Saved data entries:
◇ ◇ ◇ ◇ ◇ ◇ ◇

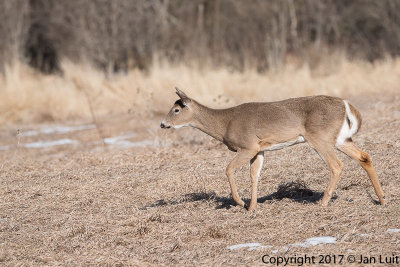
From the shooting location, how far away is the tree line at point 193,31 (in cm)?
2330

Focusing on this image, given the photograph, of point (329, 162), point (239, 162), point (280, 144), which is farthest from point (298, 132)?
point (239, 162)

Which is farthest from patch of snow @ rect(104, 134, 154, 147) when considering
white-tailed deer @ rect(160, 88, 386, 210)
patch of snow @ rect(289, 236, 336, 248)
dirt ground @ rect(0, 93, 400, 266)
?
patch of snow @ rect(289, 236, 336, 248)

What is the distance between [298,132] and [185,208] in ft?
5.02

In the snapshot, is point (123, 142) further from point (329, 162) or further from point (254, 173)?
point (329, 162)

◇ ◇ ◇ ◇ ◇ ◇ ◇

## EXERCISE DIRECTIONS
Can you print all of the entries above line for line, leaving out the pictures?

## TASK ANSWER
From the shooting location, how far away is the tree line at point 193,31 (in cm)?
2330

Focusing on this image, given the photograph, of point (329, 162), point (239, 162), point (280, 144), which is farthest from point (298, 132)?
point (239, 162)

Which is farthest from patch of snow @ rect(104, 134, 154, 147) when considering
white-tailed deer @ rect(160, 88, 386, 210)
patch of snow @ rect(289, 236, 336, 248)
dirt ground @ rect(0, 93, 400, 266)
?
patch of snow @ rect(289, 236, 336, 248)

What is the distance between [298,132] and [185,208] in ft?
5.02

In the snapshot, is point (123, 142) further from point (329, 162) or further from point (254, 173)?
point (329, 162)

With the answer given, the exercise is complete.